Facebook flotation values the company at $104 billion
18 May 2012
Thu, 16 Feb 2012
Valentine's Day may be a great day for couples but it certainly wasn't for the FTSE100 index. Last Tuesday it dropped to 5,892 after closing 53 points up the day before. Find out why here.
By Ed Towner
It may have been the day of love, but last Tuesday there was nothing but horror on the trading floor as the FTSE100 index dropped dramatically due to the UK credit warning.

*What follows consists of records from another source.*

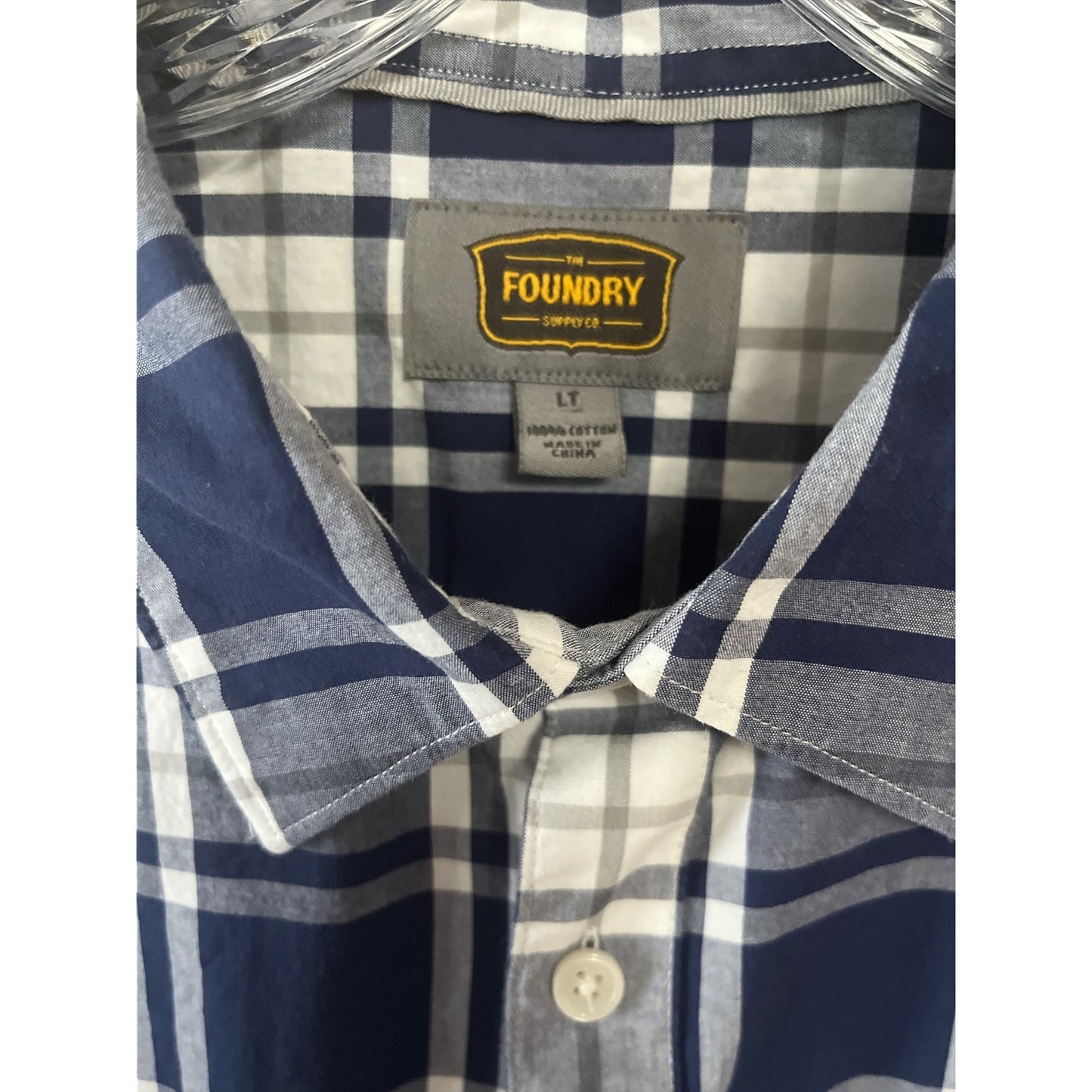 Vtg 2010s The Foundry Supply Co. Men’s LT Short Sleeve Shirt – Navy Plaid, 100% Cotton, Chest Pockets
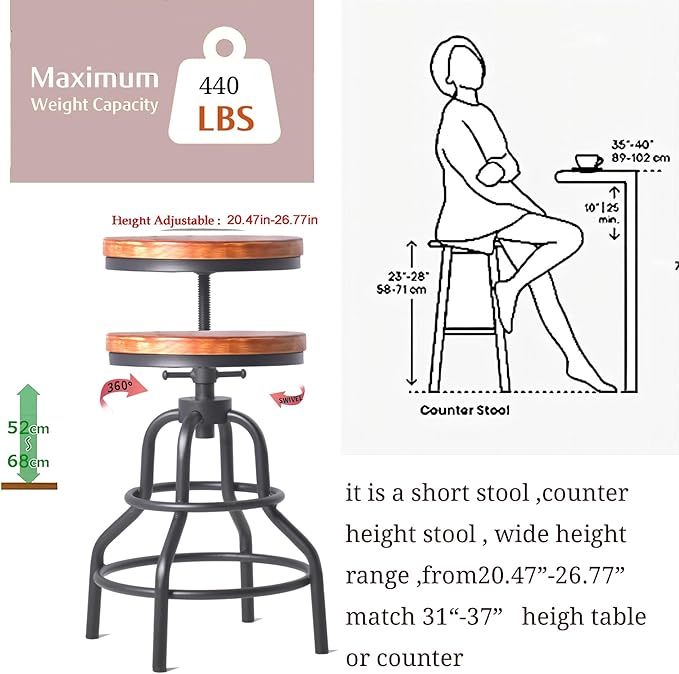 Industrial Vintage Counter Stool, Kitchen Counter Height Adjustable Swivel Chair - Image 2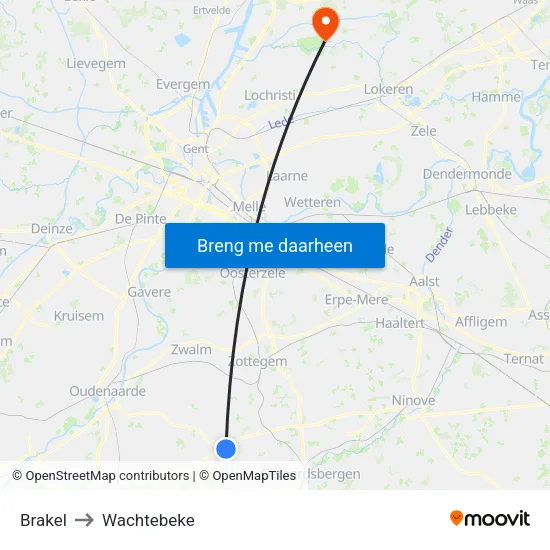 Brakel to Wachtebeke map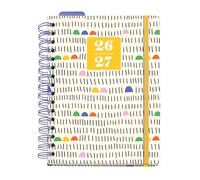 Miquelrius - Agenda Escolar 2026 2027 Día Página A5+, Cartón Forrado y Cierre de Goma, Papel 100 g/m², Doble Espiral, Separadores, Bolsillo Interior, Regla Marcapáginas y Stickers, Sunny Lines
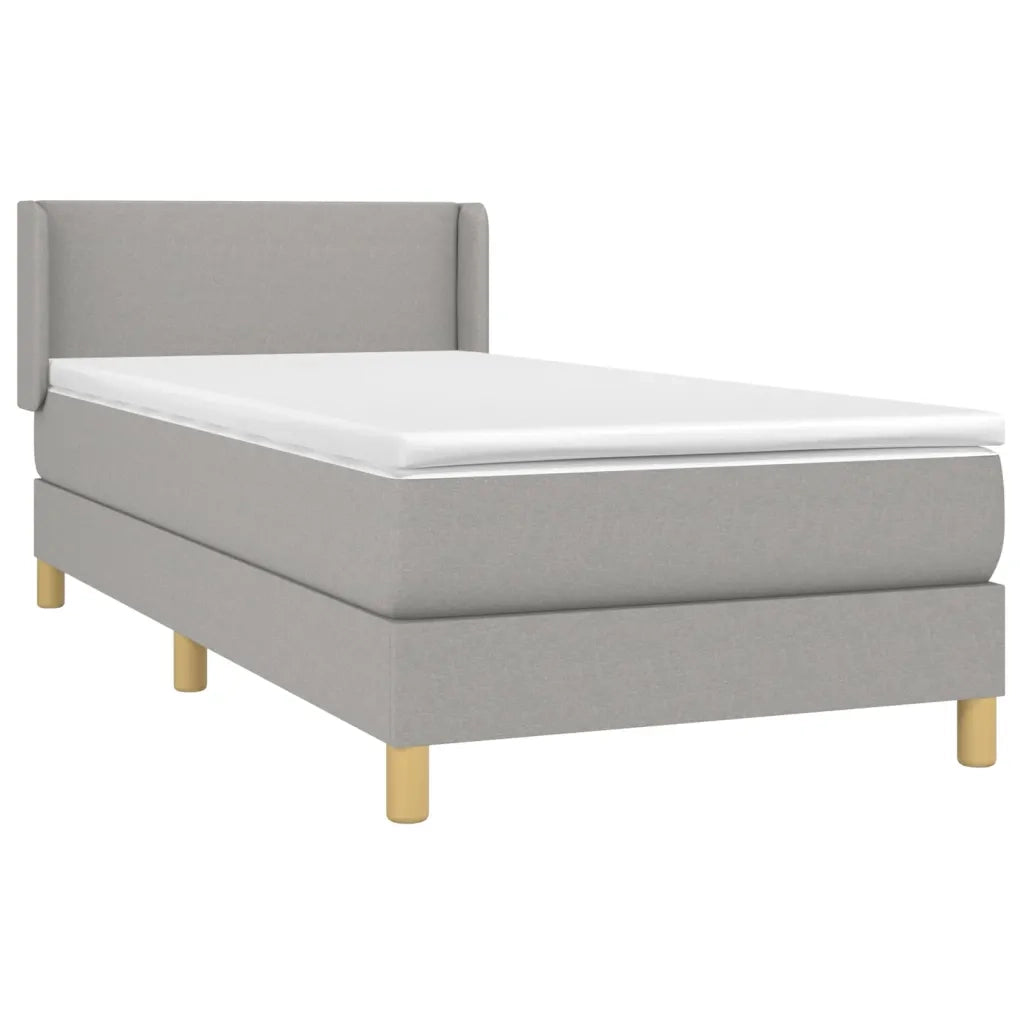 Giroletto a Molle con Materasso Grigio Chiaro 90x190 cm Tessutocod mxl 74382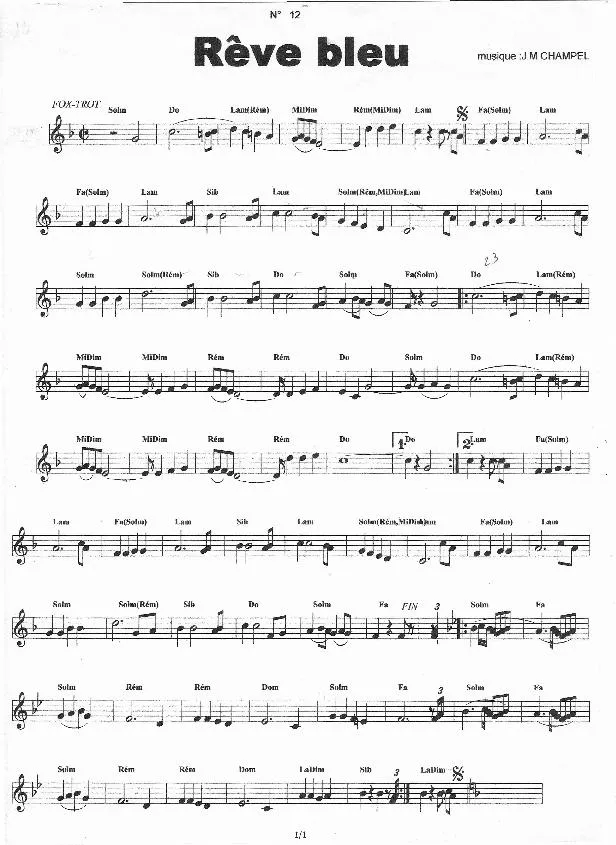 télécharger la partition d'accordéon Rêve Bleu (Fox Trot) au format PDF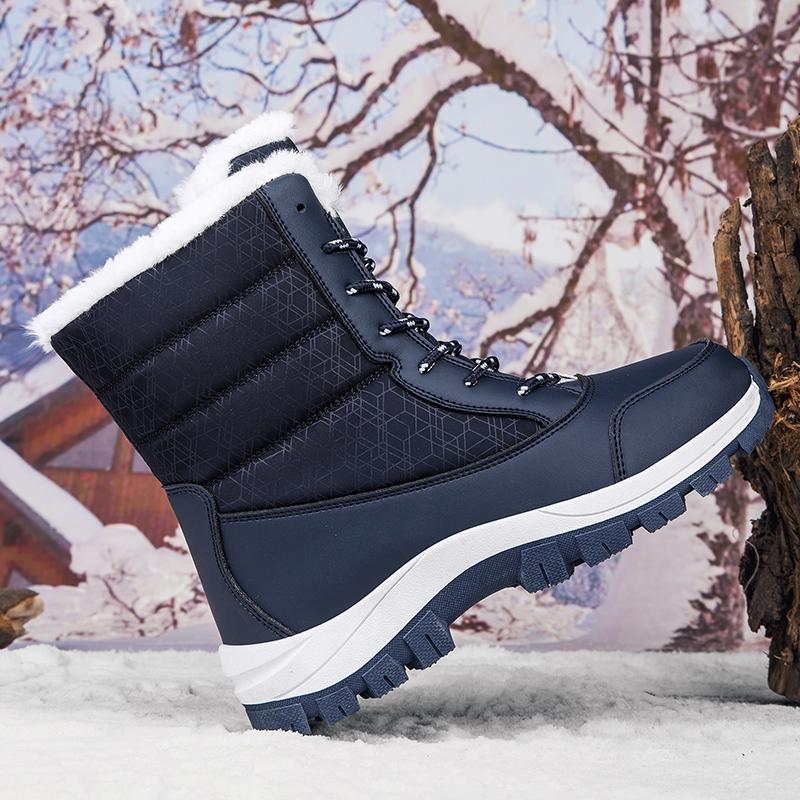 Женские ботинки Водонепроницаемые ботинки на каблуке для зимы Ботильоны на платформе Сохраняют тепло Зимняя обувь Плюшевые уличные короткие ботинки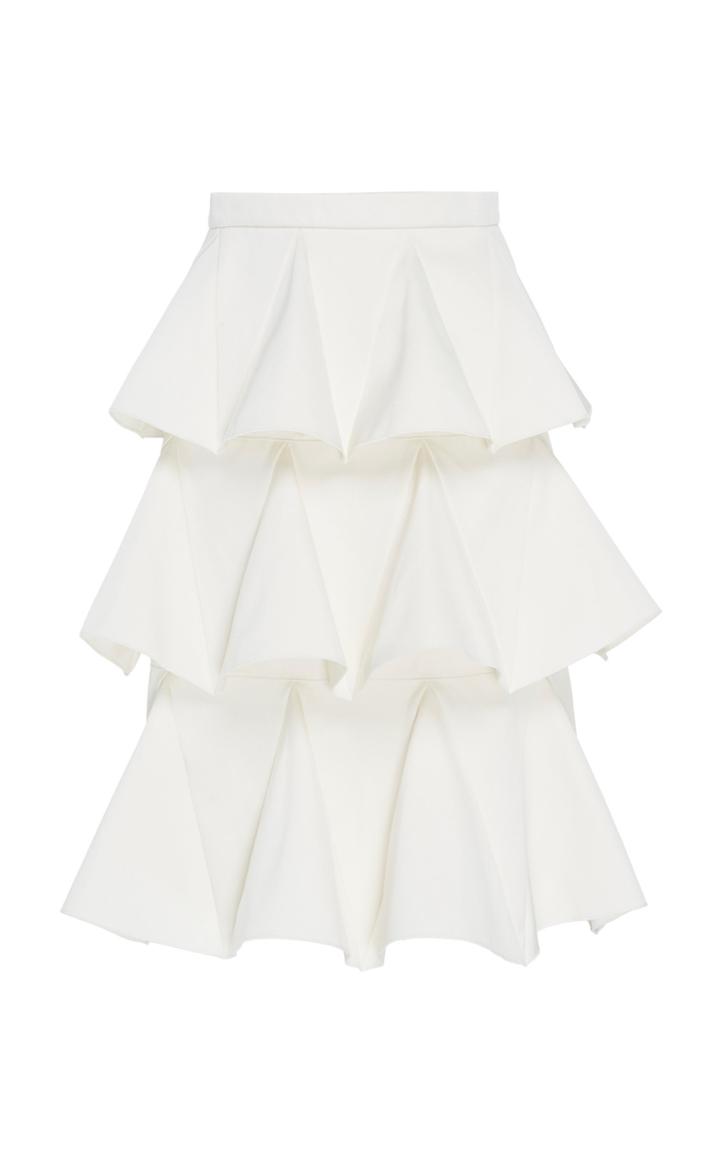 Maison Rabih Kayrouz Tiered Cotton-blend Satin Midi Skirt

Monday evening saw the downgrading of six eurozone countries; Italy, Malta, Portugal, Slovakia, Slovenia and Spain, while Moody's credit rating agency also warned AAA-rated Austria, France and the UK that their positions are not set in stone.
On Monday 13 February the FTSE100 closed up 53 points at 5,906 before dropping to 5,892 on the Tuesday following the report.
This move reflects the lack of love and feeling in the markets on Valentine's Day and traders' concerns haven't gone away as they seem to be investing with some caution ahead of the decision on the Greek position in the eurozone.
In the week leading up to Valentine's Day customer buying was on the increase, with a 10% rise in week-on-week equity investment and 15% more stock being bought than sold that week, TD Investing data show.
According to Stuart Welch, chief executive of TD Direct Investing, exploration companies are the main source of interest this year judging by how much interest they are attracting from investors.
"Gulf Keystone Petroleum, which tops our tables this week accounts for 26% of the buys and 21% of the sells. The AIM-listed oil explorer's followers will have seen its shares more than double since the start of the year, and its market capitalisation now reaches well over £3bn."
"The company has been causing some excitement with its latest exploration well and there has been much talk that it could attract attention from larger groups such as ExxonMobil."